立体配座の動的性質について興味がそそられる非天然型オリゴ糖の合成法、立体配座、受容体タンパク質との結合について概説する。合成法については、最近開発された興味深い方法を中心に紹介する。立体配座に関しては、以下にあげる項目を詳しく説明する。-1)
C-グリコシド、
S-グリコシドや
N-グリコシドを含むオリゴ糖類似体は天然型より柔軟な立体配座を持つ。2)カルバ糖や5チオ糖など構成単糖の環酸素原子が他の原子団に置換された単糖を非還元末端側に含むオリゴ糖類似体は天然型とほとんど同じ最安定立体配座を持つ。3)メチレン鎖などによる架橋により最安定立体配座に固定されたオリゴ糖類似体が開発されてきてきる。4)最近、天然型に存在しない立体配座を持つオリゴ糖類似体が開発されきてている。-これらオリゴ糖類似体のうちのいくつかはオリゴ糖受容体との結合能が測定されている。しかしほとんどの場合、天然型と同程度か低い結合能しか示さない。受容体タンパク質と結合した状態での立体配座はほとんどの場合天然型と同様の立体配座を持つが、天然型と違う立体配座で結合するオリゴ糖類似体も見出されている。これらの知見はオリゴ糖を基礎にした医薬品の開発において非常に重要な情報となるだろう。

> [表示情報]

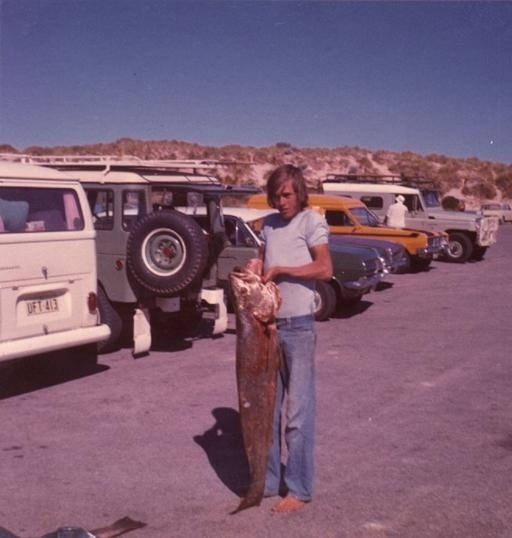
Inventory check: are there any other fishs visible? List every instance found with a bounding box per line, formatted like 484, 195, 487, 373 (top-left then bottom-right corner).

...

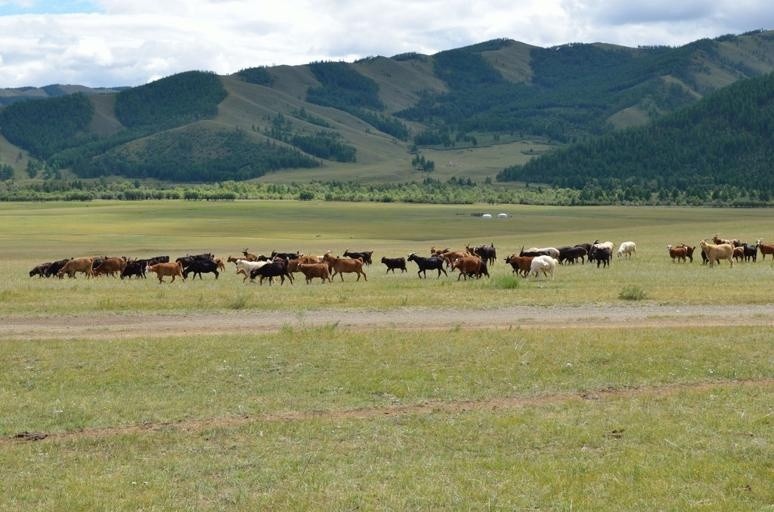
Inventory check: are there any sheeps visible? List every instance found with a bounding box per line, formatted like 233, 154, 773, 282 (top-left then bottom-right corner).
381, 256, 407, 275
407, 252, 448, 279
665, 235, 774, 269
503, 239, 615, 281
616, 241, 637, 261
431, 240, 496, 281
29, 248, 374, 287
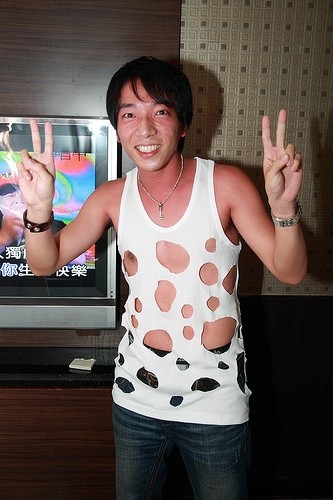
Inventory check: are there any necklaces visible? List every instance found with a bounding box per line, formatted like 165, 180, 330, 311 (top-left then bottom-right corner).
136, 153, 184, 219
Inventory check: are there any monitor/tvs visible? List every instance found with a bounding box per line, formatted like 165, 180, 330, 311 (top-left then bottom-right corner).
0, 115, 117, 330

> [設問]
A – 原文資料にある「合成法については、最近開発された興味深い方法を中心に紹介する。」という一文を英語に訳してください。
B – 原文資料によれば、結合能が測定されたオリゴ糖類似体は、ほとんどの場合どの程度の結合能を示しますか。
C – 原文資料のうち、「立体配座の動的性質について興」で始まり「常に重要な情報となるだろう。」で終わる部分を、一字一句そのまま書き写してください。
一覧の内容は、原文資料とは別の出典から取得したものです。

> [各設問の解答]
A – As for synthetic methods, the focus is on interesting methods developed recently.

B – 天然型と同程度か、それより低い結合能しか示しません。

C –
立体配座の動的性質について興味がそそられる非天然型オリゴ糖の合成法、立体配座、受容体タンパク質との結合について概説する。合成法については、最近開発された興味深い方法を中心に紹介する。立体配座に関しては、以下にあげる項目を詳しく説明する。-1)
C-グリコシド、
S-グリコシドや
N-グリコシドを含むオリゴ糖類似体は天然型より柔軟な立体配座を持つ。2)カルバ糖や5チオ糖など構成単糖の環酸素原子が他の原子団に置換された単糖を非還元末端側に含むオリゴ糖類似体は天然型とほとんど同じ最安定立体配座を持つ。3)メチレン鎖などによる架橋により最安定立体配座に固定されたオリゴ糖類似体が開発されてきてきる。4)最近、天然型に存在しない立体配座を持つオリゴ糖類似体が開発されきてている。-これらオリゴ糖類似体のうちのいくつかはオリゴ糖受容体との結合能が測定されている。しかしほとんどの場合、天然型と同程度か低い結合能しか示さない。受容体タンパク質と結合した状態での立体配座はほとんどの場合天然型と同様の立体配座を持つが、天然型と違う立体配座で結合するオリゴ糖類似体も見出されている。これらの知見はオリゴ糖を基礎にした医薬品の開発において非常に重要な情報となるだろう。